__TRY IT__
If pictures appear in the lines below, skip them and copy exactly the lines from the one containing "お申込みの方は下記よりご連絡ください。" through the one containing "075-533-3453", and nothing else.

__THE DATA__
######

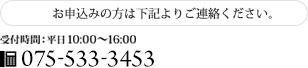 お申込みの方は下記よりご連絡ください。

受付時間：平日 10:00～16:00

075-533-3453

######

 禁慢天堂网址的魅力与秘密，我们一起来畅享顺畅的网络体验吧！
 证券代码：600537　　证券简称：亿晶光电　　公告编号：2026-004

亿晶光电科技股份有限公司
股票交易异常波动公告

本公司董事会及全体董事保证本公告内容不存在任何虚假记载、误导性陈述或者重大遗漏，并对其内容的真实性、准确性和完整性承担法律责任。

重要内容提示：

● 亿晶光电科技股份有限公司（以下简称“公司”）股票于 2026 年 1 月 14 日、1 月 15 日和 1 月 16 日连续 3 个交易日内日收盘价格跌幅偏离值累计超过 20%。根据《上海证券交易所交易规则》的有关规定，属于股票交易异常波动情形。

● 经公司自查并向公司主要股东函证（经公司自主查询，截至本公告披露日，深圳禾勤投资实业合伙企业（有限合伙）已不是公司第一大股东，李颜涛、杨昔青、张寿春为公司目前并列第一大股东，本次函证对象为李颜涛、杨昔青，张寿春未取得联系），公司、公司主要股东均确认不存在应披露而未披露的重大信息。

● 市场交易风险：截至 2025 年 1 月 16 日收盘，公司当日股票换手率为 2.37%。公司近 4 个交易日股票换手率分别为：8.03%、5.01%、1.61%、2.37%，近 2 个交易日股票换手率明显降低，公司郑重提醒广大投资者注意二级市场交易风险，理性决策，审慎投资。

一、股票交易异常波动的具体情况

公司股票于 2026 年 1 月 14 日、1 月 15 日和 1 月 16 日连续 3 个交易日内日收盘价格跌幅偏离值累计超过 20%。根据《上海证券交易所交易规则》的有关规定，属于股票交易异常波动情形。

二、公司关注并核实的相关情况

######

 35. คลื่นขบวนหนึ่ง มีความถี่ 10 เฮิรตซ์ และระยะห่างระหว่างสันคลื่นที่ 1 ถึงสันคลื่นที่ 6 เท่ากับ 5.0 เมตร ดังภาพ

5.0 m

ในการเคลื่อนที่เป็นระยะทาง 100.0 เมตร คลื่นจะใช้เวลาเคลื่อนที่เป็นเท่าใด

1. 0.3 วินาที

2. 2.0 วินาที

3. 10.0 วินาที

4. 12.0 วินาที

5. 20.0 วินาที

######

__THE COMPLETED TASK__
 お申込みの方は下記よりご連絡ください。

受付時間：平日 10:00～16:00

075-533-3453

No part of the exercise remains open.